From the data that follows, print exactly the lines starting at the one containing "Gastroenterologist, Mayo Clinic in Florida" and ending at the one containing "Nutrition & wellness"; include both of them and nothing more.

[DATA PROVIDED Boundary: Start]

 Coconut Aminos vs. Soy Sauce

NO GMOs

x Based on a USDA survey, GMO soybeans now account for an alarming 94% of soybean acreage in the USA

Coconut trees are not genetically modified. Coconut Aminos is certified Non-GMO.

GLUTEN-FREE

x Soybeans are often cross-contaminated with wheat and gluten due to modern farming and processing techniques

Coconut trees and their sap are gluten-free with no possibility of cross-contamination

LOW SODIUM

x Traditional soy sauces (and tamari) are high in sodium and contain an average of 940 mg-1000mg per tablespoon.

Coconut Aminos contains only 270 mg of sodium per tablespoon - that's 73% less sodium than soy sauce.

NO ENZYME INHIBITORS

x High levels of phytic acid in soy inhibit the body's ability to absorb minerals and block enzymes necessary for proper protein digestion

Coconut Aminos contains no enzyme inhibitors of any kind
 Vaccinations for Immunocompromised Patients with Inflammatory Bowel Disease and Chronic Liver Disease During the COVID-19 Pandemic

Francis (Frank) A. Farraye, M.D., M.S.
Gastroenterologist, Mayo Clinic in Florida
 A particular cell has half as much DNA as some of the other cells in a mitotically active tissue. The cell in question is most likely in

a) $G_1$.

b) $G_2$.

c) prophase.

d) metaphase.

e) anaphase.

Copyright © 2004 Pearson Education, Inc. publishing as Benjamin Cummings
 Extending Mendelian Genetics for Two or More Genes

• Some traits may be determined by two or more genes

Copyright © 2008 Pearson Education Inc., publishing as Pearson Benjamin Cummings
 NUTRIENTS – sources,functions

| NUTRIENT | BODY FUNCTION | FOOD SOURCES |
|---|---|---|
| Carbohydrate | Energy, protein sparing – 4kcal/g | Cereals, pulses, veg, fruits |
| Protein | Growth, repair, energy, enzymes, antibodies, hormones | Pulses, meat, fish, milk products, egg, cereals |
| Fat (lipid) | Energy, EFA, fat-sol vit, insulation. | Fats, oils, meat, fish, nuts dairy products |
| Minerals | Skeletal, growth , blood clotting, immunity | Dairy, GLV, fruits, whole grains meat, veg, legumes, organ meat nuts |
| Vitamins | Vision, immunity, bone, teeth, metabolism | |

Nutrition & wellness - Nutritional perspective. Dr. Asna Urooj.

[DATA PROVIDED Boundary: End]
[DATA PROVIDED Boundary: Start]

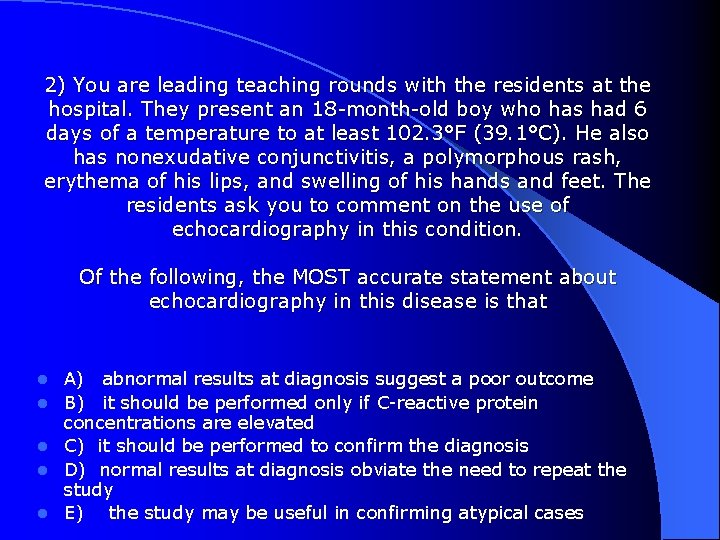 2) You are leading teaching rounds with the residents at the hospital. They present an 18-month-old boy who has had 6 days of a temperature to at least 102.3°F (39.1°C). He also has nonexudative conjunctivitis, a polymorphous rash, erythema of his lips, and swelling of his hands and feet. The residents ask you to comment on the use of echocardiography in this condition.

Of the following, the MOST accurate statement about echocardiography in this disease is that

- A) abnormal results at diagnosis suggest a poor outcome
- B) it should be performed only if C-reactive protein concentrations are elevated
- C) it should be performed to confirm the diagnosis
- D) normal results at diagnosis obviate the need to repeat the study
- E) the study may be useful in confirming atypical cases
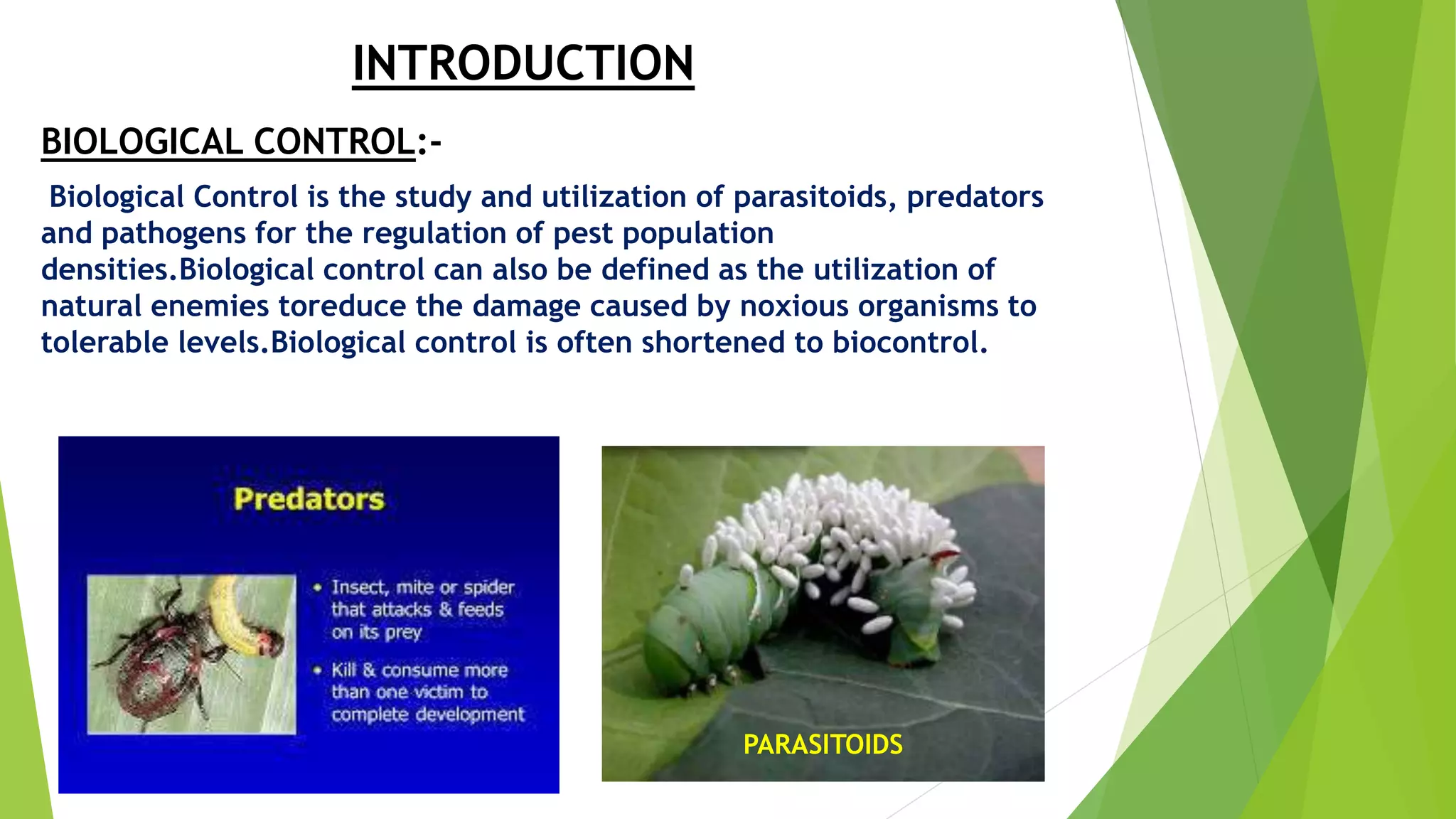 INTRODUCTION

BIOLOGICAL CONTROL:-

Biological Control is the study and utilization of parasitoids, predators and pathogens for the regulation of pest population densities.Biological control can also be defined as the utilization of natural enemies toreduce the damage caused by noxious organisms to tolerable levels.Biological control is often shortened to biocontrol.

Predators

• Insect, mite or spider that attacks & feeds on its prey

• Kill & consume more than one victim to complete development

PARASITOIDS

[DATA PROVIDED Boundary: End]

● ANSWER FOR THE TASK
Gastroenterologist, Mayo Clinic in Florida
 A particular cell has half as much DNA as some of the other cells in a mitotically active tissue. The cell in question is most likely in

a) $G_1$.

b) $G_2$.

c) prophase.

d) metaphase.

e) anaphase.

Copyright © 2004 Pearson Education, Inc. publishing as Benjamin Cummings
 Extending Mendelian Genetics for Two or More Genes

• Some traits may be determined by two or more genes

Copyright © 2008 Pearson Education Inc., publishing as Pearson Benjamin Cummings
 NUTRIENTS – sources,functions

| NUTRIENT | BODY FUNCTION | FOOD SOURCES |
|---|---|---|
| Carbohydrate | Energy, protein sparing – 4kcal/g | Cereals, pulses, veg, fruits |
| Protein | Growth, repair, energy, enzymes, antibodies, hormones | Pulses, meat, fish, milk products, egg, cereals |
| Fat (lipid) | Energy, EFA, fat-sol vit, insulation. | Fats, oils, meat, fish, nuts dairy products |
| Minerals | Skeletal, growth , blood clotting, immunity | Dairy, GLV, fruits, whole grains meat, veg, legumes, organ meat nuts |
| Vitamins | Vision, immunity, bone, teeth, metabolism | |

Nutrition & wellness - Nutritional perspective. Dr. Asna Urooj.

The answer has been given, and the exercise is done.